_Text segment:_
National Museum Belgrade Serbia

National Museum French Theater Square 1898 Camille Pissarro

During my last visit to Belgrade, the National Museum (Narodni Mujez u Beogradu) was still undergoing a massive fifteen-year restoration. It reopened, so yesterday I spent three hours exploring the Museum, a “cradle of history and Serbian culture”. The Museum is magnificent! Viewing the exhibitions was educational, and I left in a brain stupor, struggling to process the vast amount of information presented.

Medieval Icon of the Holy Mandylion Inscription Božidar Vuković
Wedding of Emperor Dušan 1900 Pavle Paja Jovanović

With over 400,000 objects, it presents a “comprehensive story of the Serbian people, Central Balkans, and Europe”. Exhibits include items from prehistoric times to the late medieval period. The museum features works of key styles and movements, and the artistic achievements in national and European art from the Middle Ages to the 20th century.

_Supplied information:_
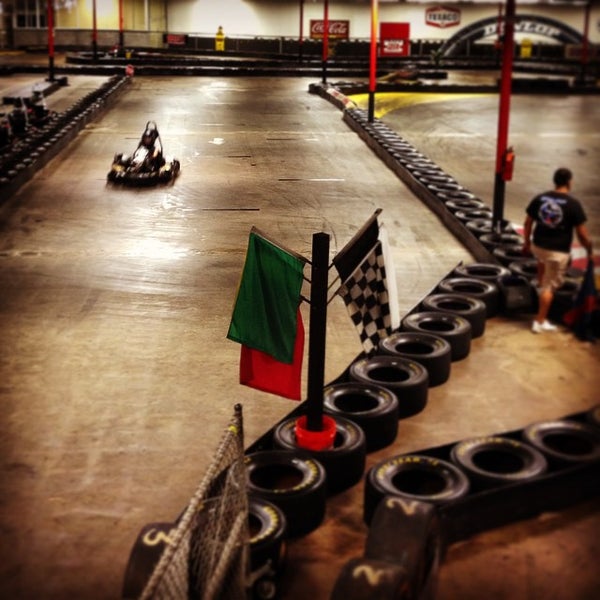 Foto tomada en Track 21 Indoor Karting &amp; More  por Eloy G. el 8/21/2014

_Required action A:_
Say whether each statement agrees with the National Museum text, answering yes or no and quoting the deciding words: (i) the museum's restoration lasted fifteen years; (ii) the museum holds fewer than 100,000 objects; (iii) the visit lasted two hours.
_Required action B:_
Resume the National Museum text after its last sentence.
The data is not needed for this work.

_Answer A:_
(i) Yes: "undergoing a massive fifteen-year restoration"
(ii) No: "With over 400,000 objects"
(iii) No: "I spent three hours exploring the Museum"

_Answer B:_
The Decorating of the Bride 1886 Pavle Paja Jovanović

I did minimal research before visiting and more afterwards. Weekly thematic guided tours are available, so I’ll return to take one. At best, a single visit only provides a micro-cursory view of the exhibits, and Serbian history is complex, at least to me. The Museum is closed on Mondays and free to visitors on Sundays.

Ivan Meštrović Widow with a Child 1908-09
Landscape from the Seaside 1911 Mališa Glišić
History

The National Museum is located on Knez Mihailova Street in Republic Square behind the Prince Mihailo Monument. Its location is the former site of the famous Dardanelles Tavern, a “meeting point of Belgrade’s cultural and artistic elite of the time”. Demolition of the old tavern marked the beginning of the transformation of Republic Square. It was followed by construction of the National Theatre and the Monument to Prince Mihailo, after leveling Stambol Gate – the “firmest and best-built” of four gates placed on the way out of Belgrade.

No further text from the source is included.